**Exercise brief:**
From the line containing "How far does" through the last line of the material, copy every line exactly, both ends inclusive; do not copy pictures.

— Begin Supplied records —

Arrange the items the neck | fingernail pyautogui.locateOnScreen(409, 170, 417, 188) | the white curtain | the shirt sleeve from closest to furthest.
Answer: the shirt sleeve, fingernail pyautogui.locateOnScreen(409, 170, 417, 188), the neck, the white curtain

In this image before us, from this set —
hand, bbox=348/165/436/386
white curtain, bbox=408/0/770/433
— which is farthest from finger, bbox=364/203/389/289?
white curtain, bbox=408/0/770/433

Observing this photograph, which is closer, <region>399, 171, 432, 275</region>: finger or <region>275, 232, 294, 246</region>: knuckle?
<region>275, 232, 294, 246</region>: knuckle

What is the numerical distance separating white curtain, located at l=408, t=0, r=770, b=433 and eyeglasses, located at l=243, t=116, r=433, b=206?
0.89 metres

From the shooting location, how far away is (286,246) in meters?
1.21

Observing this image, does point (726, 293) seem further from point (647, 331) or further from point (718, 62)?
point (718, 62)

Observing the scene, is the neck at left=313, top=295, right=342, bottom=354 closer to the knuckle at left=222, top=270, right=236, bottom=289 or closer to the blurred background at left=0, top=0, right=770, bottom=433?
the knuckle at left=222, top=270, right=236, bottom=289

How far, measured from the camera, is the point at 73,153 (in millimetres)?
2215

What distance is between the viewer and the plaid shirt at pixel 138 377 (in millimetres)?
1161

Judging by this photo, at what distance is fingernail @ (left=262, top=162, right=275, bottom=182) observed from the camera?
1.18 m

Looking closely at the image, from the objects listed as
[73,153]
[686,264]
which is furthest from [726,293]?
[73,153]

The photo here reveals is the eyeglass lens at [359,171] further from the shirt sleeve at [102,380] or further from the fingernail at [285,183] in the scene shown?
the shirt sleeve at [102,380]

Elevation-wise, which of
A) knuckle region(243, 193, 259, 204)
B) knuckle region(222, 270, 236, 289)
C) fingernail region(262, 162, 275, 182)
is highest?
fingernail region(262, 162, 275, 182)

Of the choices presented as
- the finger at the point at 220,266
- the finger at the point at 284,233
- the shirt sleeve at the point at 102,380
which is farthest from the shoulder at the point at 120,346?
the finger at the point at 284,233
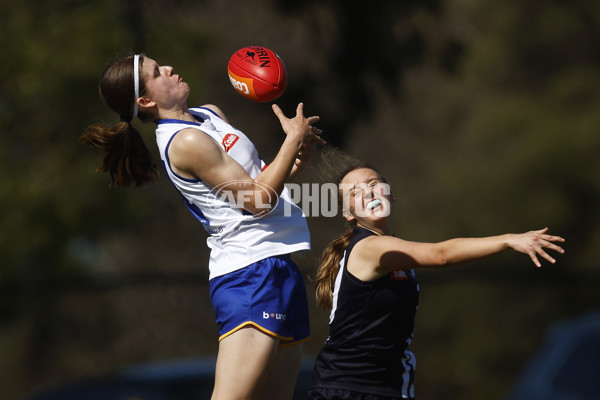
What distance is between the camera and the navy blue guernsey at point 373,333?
11.1ft

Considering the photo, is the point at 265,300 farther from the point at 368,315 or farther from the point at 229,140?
the point at 229,140

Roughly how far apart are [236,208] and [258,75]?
648mm

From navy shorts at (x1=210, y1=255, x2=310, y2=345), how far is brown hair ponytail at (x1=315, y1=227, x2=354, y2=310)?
241mm

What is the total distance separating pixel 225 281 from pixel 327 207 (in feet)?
2.19

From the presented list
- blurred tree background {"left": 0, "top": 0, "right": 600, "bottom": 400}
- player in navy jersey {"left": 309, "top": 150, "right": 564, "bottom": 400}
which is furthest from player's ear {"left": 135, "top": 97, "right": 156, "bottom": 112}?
blurred tree background {"left": 0, "top": 0, "right": 600, "bottom": 400}

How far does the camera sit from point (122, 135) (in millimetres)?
3539

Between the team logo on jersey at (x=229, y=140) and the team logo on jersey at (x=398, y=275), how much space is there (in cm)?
84

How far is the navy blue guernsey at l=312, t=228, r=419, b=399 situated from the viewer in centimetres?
338

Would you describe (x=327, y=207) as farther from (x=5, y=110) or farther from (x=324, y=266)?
(x=5, y=110)

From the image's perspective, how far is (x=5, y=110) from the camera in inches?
403

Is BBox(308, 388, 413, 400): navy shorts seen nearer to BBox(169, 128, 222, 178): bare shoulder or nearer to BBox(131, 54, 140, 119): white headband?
BBox(169, 128, 222, 178): bare shoulder

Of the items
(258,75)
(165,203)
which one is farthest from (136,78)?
(165,203)

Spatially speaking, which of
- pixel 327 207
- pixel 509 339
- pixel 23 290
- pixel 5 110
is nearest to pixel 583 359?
pixel 509 339

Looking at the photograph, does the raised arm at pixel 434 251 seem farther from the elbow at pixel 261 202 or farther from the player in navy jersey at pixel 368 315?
the elbow at pixel 261 202
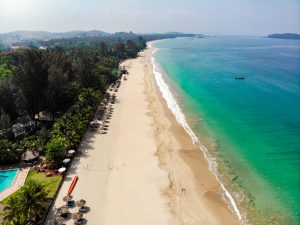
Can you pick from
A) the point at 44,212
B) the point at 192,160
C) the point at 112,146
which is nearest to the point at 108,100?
the point at 112,146

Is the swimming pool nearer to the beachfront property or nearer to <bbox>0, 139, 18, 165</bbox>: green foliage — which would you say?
<bbox>0, 139, 18, 165</bbox>: green foliage

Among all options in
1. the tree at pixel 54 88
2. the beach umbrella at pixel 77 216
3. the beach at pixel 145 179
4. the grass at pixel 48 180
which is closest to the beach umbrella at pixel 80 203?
the beach at pixel 145 179

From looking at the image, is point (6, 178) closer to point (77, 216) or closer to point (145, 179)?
point (77, 216)

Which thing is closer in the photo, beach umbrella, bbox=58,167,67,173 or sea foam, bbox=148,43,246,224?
sea foam, bbox=148,43,246,224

— End Supplied records —

**The result:**
How far does the camera sit from point (122, 135) (in millimetres)?
3539

Between the team logo on jersey at (x=229, y=140) and the team logo on jersey at (x=398, y=275), how much space is there (in cm)?
84

How far is the navy blue guernsey at l=312, t=228, r=419, b=399 situated from the viewer in centimetres?
338

Would you describe (x=327, y=207) as farther from (x=5, y=110) or farther from (x=324, y=266)?
(x=5, y=110)

From the image's perspective, how far is (x=5, y=110) from the camera in inches?
403

Is BBox(308, 388, 413, 400): navy shorts seen nearer to BBox(169, 128, 222, 178): bare shoulder or nearer to BBox(131, 54, 140, 119): white headband?
BBox(169, 128, 222, 178): bare shoulder

Of the items
(258,75)
(165,203)
which one is farthest from (136,78)?
(165,203)

Spatially speaking, which of
- pixel 327 207
- pixel 509 339
- pixel 23 290
- pixel 5 110
is nearest to pixel 583 359?
pixel 509 339

Looking at the photograph, does the raised arm at pixel 434 251 seem farther from the elbow at pixel 261 202 or farther from the player in navy jersey at pixel 368 315?
the elbow at pixel 261 202
Can you pick from
A) the point at 44,212
B) the point at 192,160
C) the point at 112,146
which is nearest to the point at 108,100?
the point at 112,146

Is the swimming pool nearer to the beachfront property or nearer to <bbox>0, 139, 18, 165</bbox>: green foliage — which would you say?
<bbox>0, 139, 18, 165</bbox>: green foliage

Among all options in
1. the tree at pixel 54 88
2. the beach umbrella at pixel 77 216
3. the beach at pixel 145 179
4. the grass at pixel 48 180
which is closest to the beach umbrella at pixel 80 203?
the beach at pixel 145 179

From looking at the image, is point (6, 178) closer to point (77, 216) or closer to point (145, 179)?
point (77, 216)

Which thing is closer in the photo, beach umbrella, bbox=58,167,67,173 or sea foam, bbox=148,43,246,224?
sea foam, bbox=148,43,246,224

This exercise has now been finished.